Geometric Retargeting

A Principled, Ultrafast Hand Retargeting Algorithm

Zhao-Heng Yin^1,2, Changhao Wang², Luis Pineda², Krishna Bodduluri²,
Tingfan Wu², Pieter Abbeel¹, and Mustafa Mukadam².

¹BAIR, Berkeley EECS and ²FAIR at Meta

Smooth and Expressive Retargeting

Kinematic retargeting is central to teleoperation. Geometric Retargeting, the unsung hero behind our Dexterity Gen, answers a fundamental question: What makes good retargeting?

Retargeting as a Shape Correspondence Problem

Human fingertips and robot fingertips have significantly different ranges of motion, as illustrated in the comparison below. Retargeting presents a challenge in establishing a non-linear shape correspondence—specifically, how can the desired retargeting or correspondence be accurately defined?

Make Retargeting Principled

We introduce several geometric retargeting principles to optimize human experience: Motion Preservation, Robot Utility Maximization, High Flatness Control, Pinch Correspondence, and Collision Minimization. These principles are independent of each other and form a minimal basis of a good retargeting function.

Explore them in the gallery below.

Principle I: Motion Preservation

When the human fingertip moves in a certain direction, the robot fingertip should do the same.

Principle II: Utility Maximization

The retargeting should be a surjection. Any robot fingertip configuration should be realizable. We implement this as a Chamfer loss.

Principle III: High Flatness Control

The control sensitivity should be nearly uniform everywhere.

Principle IV: Pinch Correspondence

Pinch grasp is a critical event. When a pair of human fingers pinch, the robot hand should replicate the same motion.

Principle V: Collision Minimization

The retargeting function should not lead to collision.

Make Retargeting Fast

We implement our retargeting model as a neural network and we implement principles above as differentiable cost functions to train it, see the figure.
-- It is superfast, across stages: training takes 5-10 minutes; Inference at 1kHz.

GeoRT Understands You Better

GeoRT has high expressiveness and follows human intention well. It can also achieve many useful hand poses for in-hand manipulation easily.

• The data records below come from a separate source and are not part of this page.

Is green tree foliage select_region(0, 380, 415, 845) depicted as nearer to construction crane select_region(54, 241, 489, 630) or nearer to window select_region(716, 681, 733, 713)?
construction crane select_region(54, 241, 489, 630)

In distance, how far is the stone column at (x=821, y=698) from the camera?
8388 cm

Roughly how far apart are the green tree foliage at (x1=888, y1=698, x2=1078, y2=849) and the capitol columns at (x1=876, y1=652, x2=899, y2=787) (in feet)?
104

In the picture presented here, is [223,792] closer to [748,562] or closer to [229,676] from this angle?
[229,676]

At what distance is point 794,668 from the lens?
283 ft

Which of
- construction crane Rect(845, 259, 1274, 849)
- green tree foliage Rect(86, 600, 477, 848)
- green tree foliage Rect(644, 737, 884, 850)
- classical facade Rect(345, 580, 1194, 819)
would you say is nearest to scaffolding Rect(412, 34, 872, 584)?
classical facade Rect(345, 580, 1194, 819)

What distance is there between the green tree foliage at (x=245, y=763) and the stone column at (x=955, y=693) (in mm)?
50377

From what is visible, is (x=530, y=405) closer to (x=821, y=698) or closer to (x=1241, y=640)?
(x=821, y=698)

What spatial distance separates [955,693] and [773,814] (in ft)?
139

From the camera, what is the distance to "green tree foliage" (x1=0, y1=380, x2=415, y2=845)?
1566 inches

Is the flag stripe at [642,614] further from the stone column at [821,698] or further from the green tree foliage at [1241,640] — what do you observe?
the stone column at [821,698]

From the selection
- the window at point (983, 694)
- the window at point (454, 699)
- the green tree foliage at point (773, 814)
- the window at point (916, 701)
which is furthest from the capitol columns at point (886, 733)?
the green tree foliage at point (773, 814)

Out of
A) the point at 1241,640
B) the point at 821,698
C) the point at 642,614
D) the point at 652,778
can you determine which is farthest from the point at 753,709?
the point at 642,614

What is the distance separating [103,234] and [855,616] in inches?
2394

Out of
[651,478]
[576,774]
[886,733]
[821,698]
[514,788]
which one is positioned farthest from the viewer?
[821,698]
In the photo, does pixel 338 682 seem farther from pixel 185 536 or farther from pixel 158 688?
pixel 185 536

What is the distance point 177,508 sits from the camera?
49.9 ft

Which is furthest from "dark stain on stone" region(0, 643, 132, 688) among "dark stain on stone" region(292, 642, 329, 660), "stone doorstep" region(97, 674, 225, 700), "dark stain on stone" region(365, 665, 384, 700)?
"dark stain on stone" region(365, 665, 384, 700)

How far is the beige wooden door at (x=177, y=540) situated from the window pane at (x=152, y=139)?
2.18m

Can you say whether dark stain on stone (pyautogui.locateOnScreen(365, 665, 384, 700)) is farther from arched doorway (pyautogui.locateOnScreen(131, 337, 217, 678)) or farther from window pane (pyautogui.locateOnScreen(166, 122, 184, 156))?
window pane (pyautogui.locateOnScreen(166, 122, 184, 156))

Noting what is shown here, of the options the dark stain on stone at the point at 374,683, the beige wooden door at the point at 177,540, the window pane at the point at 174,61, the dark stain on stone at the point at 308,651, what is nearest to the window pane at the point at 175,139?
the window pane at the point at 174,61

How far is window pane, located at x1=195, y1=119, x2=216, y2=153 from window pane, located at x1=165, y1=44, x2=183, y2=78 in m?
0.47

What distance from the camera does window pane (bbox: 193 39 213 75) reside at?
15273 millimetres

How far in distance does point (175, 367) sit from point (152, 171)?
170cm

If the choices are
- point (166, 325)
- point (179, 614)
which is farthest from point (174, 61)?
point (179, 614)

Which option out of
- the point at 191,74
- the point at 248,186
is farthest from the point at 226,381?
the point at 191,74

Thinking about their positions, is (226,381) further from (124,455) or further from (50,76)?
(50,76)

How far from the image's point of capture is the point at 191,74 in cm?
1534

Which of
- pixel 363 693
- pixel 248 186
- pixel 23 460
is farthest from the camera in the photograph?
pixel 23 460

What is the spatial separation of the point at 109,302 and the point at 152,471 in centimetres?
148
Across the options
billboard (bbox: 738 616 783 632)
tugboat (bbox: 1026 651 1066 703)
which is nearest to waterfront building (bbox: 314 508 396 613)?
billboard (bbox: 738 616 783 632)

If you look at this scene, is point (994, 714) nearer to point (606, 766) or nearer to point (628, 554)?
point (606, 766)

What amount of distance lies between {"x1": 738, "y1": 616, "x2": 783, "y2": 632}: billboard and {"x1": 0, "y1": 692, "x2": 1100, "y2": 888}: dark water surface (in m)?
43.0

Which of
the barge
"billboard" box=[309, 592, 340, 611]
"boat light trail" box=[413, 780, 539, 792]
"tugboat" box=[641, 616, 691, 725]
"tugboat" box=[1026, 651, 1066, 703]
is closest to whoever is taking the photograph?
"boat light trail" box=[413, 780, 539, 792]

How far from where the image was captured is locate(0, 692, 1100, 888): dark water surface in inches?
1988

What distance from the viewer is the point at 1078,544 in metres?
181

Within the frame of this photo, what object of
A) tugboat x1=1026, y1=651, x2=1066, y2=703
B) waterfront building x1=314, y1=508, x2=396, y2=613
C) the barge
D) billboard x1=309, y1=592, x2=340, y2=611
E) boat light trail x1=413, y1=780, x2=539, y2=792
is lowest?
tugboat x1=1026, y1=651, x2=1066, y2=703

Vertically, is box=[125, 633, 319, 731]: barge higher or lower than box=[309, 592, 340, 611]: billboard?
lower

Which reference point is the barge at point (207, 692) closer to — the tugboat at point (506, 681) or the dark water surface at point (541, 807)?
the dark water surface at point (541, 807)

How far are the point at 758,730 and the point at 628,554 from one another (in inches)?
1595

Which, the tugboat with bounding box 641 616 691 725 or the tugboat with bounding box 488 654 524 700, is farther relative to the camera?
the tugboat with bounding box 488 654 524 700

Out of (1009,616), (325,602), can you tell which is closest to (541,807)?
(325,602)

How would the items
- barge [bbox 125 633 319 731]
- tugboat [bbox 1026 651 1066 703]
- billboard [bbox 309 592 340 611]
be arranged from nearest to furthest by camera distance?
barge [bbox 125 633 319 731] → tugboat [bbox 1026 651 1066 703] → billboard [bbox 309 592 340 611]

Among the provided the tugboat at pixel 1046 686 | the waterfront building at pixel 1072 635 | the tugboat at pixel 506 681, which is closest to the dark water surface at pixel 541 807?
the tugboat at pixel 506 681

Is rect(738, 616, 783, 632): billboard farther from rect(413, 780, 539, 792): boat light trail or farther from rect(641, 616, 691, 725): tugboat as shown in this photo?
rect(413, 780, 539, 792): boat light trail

Baseline (Robot Telekinesis / AnyTeleop equivalent)

GeoRT

These advantages give human operators a greater sense of agency, allowing them to maintain better control over grasping.

Conclusion

Retargeting is at the core of human-driven, cross-embodiment robot learning. In our experiments, we notice that even the smallest change in retargeting can make a big difference. We hope that our GeoRT algorithm can inspire new ideas and designs in the future human-in-the-loop learning systems.